GOAL OF THE EXERCISE: Return the items below verbatim, starting at the line that contains "Taking a look, is" and ending at the line that contains "110 centimetres", with both of those lines included.

++++++

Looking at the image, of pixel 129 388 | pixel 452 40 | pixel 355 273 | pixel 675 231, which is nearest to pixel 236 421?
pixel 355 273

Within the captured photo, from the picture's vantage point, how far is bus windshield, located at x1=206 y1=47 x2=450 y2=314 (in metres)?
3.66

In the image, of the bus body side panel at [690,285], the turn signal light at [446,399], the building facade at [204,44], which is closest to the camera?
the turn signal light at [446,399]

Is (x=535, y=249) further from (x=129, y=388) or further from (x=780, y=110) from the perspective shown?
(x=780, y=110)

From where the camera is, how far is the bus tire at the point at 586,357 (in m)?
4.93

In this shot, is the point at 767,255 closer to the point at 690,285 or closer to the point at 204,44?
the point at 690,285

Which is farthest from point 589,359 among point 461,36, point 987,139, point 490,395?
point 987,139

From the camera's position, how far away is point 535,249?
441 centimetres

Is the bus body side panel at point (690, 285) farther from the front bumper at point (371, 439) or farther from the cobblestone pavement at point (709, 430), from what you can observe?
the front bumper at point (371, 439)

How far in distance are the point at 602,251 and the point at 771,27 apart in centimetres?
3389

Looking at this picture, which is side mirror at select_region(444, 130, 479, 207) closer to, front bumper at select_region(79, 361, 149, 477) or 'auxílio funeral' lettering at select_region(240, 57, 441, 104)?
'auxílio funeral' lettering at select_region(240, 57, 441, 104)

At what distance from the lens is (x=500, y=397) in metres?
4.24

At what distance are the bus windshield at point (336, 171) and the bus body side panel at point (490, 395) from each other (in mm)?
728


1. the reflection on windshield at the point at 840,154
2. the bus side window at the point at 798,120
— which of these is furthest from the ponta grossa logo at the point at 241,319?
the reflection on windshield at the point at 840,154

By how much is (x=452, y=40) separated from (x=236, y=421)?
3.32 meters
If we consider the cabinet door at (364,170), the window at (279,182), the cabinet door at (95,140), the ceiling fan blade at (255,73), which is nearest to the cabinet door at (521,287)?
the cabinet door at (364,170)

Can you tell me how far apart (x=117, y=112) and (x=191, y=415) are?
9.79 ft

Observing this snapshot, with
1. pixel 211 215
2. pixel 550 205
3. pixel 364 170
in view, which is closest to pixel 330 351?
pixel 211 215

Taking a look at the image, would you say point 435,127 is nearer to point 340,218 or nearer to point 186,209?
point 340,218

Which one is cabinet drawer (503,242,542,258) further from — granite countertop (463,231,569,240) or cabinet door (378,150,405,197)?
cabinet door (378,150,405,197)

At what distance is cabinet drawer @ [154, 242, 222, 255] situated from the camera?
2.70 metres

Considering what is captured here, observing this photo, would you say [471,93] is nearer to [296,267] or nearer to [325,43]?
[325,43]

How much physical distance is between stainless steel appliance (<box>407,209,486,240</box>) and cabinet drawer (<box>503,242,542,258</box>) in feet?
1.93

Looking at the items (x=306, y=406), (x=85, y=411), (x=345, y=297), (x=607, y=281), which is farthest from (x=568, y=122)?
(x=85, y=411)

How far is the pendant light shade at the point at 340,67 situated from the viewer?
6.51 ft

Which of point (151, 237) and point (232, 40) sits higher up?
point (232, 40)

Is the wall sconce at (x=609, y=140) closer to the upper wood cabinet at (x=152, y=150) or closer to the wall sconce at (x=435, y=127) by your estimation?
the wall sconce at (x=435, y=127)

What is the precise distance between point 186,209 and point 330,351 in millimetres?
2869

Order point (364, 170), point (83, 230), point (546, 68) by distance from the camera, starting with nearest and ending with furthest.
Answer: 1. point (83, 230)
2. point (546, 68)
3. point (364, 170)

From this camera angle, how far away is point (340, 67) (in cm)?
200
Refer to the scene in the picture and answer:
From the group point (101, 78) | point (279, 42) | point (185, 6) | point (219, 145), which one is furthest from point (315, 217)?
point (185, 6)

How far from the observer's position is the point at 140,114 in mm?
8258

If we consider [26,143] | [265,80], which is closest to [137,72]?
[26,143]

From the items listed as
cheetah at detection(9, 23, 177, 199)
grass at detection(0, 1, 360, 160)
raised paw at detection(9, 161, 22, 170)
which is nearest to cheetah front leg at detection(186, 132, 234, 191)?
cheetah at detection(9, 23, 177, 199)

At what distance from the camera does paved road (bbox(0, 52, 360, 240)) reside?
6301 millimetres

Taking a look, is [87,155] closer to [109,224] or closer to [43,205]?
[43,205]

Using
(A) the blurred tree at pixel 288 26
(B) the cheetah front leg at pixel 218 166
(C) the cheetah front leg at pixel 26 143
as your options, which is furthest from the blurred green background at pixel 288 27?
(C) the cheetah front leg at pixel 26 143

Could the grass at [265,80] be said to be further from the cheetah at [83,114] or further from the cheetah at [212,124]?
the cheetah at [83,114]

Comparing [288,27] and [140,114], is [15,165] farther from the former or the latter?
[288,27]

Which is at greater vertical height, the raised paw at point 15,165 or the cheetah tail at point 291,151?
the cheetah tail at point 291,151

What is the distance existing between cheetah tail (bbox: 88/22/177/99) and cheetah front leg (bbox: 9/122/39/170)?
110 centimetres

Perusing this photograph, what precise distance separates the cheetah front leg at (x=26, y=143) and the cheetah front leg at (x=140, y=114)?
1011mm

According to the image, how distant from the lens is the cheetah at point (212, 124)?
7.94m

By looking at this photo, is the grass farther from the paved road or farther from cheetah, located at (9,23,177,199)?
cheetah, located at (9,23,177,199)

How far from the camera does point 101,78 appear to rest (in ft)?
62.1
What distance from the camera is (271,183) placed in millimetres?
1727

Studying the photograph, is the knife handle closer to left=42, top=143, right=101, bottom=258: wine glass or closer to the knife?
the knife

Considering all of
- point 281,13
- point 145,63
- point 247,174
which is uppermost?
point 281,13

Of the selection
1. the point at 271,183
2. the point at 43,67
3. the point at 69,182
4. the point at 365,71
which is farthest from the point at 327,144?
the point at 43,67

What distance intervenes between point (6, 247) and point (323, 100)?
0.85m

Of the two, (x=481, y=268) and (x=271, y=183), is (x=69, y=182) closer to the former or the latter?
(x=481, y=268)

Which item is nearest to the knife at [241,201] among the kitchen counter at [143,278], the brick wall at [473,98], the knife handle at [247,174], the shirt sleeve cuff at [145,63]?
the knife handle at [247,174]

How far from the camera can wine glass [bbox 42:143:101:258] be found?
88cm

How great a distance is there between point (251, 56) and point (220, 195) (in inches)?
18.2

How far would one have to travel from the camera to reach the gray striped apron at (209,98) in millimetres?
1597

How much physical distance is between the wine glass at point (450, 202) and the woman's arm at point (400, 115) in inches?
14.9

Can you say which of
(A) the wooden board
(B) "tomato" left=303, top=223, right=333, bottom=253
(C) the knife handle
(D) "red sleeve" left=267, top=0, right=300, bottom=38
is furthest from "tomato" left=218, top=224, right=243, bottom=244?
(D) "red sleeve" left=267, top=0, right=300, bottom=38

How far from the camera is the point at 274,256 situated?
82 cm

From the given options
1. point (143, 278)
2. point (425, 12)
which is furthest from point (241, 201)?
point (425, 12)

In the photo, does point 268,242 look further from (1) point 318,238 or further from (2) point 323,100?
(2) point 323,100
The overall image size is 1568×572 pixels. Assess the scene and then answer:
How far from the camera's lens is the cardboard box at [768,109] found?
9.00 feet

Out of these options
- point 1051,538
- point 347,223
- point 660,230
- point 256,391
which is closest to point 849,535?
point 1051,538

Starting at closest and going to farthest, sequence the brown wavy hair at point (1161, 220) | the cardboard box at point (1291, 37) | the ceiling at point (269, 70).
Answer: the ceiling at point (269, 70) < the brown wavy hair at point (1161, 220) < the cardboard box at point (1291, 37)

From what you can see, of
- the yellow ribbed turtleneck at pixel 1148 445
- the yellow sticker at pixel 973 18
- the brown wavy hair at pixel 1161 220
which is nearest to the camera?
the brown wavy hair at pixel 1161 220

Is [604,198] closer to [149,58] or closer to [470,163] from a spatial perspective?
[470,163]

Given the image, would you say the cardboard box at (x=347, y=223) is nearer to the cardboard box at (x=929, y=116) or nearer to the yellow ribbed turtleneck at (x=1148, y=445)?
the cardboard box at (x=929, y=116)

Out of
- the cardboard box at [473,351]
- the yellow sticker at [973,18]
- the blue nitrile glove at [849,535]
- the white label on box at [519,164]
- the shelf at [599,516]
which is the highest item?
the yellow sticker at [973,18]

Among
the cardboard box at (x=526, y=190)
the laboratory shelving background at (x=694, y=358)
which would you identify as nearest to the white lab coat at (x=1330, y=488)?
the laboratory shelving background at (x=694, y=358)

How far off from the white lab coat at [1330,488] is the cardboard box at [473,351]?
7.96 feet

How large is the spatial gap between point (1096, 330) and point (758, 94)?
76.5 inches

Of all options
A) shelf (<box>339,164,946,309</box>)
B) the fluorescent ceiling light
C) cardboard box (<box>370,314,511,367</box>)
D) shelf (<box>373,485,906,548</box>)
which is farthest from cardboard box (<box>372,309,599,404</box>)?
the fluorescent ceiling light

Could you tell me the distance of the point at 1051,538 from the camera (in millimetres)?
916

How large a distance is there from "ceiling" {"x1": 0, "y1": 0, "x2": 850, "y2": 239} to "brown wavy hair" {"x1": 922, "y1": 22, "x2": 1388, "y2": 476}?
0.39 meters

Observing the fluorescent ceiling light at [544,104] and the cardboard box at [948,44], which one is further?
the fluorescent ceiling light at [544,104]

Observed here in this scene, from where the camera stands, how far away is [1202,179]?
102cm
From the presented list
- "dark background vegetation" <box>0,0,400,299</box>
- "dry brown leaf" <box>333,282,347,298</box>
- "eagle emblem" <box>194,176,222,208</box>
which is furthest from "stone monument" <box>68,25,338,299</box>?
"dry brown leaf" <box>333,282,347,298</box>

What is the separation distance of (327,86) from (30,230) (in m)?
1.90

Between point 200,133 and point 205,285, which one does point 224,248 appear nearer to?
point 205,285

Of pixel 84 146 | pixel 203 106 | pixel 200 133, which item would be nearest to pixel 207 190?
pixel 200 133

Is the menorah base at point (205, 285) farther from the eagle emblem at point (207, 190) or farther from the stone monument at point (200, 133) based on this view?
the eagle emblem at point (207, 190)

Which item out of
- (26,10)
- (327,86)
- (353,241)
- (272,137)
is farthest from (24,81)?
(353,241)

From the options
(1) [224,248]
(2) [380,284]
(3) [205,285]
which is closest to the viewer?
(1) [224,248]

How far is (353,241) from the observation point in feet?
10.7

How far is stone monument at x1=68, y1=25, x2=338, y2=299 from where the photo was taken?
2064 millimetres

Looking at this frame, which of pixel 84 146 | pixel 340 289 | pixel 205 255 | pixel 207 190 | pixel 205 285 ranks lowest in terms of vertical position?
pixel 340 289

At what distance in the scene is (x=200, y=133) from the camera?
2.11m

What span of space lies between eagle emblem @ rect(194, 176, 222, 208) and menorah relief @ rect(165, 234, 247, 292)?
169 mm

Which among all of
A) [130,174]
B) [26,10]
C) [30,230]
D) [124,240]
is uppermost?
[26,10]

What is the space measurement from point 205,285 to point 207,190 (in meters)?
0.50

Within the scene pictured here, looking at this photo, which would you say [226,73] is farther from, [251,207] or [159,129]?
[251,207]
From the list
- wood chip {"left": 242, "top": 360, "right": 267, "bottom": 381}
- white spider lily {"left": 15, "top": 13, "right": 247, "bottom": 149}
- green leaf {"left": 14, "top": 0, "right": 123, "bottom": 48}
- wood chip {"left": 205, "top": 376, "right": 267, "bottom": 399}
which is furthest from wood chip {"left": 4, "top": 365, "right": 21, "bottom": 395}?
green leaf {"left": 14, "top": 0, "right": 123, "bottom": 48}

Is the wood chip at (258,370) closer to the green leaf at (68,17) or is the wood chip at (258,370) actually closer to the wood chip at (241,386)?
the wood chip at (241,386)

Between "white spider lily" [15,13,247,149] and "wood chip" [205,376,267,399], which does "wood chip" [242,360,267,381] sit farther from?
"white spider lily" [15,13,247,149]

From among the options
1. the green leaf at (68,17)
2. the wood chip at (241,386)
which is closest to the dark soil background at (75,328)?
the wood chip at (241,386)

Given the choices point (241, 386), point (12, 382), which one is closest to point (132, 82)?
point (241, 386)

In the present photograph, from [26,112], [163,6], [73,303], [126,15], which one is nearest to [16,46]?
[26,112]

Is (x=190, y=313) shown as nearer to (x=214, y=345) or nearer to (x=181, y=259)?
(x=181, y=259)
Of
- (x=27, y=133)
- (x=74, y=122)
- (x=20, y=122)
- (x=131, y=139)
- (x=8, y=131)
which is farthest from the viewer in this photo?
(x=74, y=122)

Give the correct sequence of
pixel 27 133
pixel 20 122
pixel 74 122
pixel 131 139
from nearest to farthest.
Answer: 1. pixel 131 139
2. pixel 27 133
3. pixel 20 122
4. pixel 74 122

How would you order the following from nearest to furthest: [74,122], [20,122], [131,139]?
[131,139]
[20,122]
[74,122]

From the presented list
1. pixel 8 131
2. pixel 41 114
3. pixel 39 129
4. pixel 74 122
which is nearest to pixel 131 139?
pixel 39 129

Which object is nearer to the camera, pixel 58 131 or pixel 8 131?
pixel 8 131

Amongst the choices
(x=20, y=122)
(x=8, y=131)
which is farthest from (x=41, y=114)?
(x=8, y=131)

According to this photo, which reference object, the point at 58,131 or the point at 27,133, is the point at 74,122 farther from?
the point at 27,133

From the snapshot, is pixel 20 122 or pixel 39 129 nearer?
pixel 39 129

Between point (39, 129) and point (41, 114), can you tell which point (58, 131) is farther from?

++++++

SOLVED PROBLEM:
Taking a look, is [87,155] closer to [109,224] or closer to [43,205]?
[43,205]

Using
(A) the blurred tree at pixel 288 26
(B) the cheetah front leg at pixel 218 166
(C) the cheetah front leg at pixel 26 143
as your options, which is furthest from the blurred green background at pixel 288 27?
(C) the cheetah front leg at pixel 26 143

Could the grass at [265,80] be said to be further from the cheetah at [83,114] or further from the cheetah at [212,124]?
the cheetah at [83,114]

Comparing [288,27] and [140,114], is [15,165] farther from the former or the latter?
[288,27]

Which is at greater vertical height, the raised paw at point 15,165 or the cheetah tail at point 291,151?
the cheetah tail at point 291,151

What is the distance existing between cheetah tail (bbox: 88/22/177/99) and cheetah front leg (bbox: 9/122/39/170)?
110 centimetres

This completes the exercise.